• [What the exercise asks]: Copy out the lines of the entries below word for word, from the line containing "What is the measurable" through the line containing "0.54 meters", including both of those lines.

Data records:
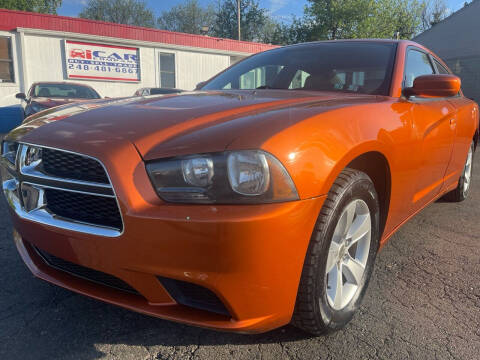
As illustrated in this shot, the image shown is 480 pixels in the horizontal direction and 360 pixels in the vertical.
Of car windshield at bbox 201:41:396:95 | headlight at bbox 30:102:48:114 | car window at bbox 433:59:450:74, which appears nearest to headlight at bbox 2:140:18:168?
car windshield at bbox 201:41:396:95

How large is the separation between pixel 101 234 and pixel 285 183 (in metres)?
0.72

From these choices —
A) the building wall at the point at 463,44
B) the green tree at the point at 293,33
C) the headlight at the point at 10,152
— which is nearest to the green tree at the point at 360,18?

* * *

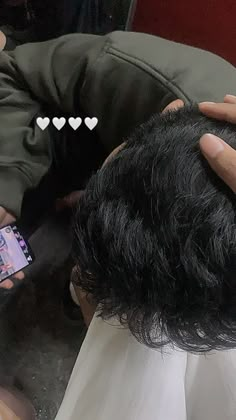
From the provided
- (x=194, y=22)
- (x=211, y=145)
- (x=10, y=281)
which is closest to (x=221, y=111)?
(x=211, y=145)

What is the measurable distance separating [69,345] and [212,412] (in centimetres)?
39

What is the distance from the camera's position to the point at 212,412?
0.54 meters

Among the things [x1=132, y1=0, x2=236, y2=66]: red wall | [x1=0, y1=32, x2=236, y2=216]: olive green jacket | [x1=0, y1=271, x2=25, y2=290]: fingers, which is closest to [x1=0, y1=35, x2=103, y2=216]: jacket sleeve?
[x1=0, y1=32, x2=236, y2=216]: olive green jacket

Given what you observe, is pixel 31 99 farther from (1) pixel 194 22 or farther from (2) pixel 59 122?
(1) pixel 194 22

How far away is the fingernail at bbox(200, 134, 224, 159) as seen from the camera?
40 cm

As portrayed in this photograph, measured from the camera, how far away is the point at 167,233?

• [Completed exercise]:
What is the measurable distance separating [69,345] and [212,412] (in centimetres)?
39

What is the distance from the camera's position to the point at 212,412?
0.54 meters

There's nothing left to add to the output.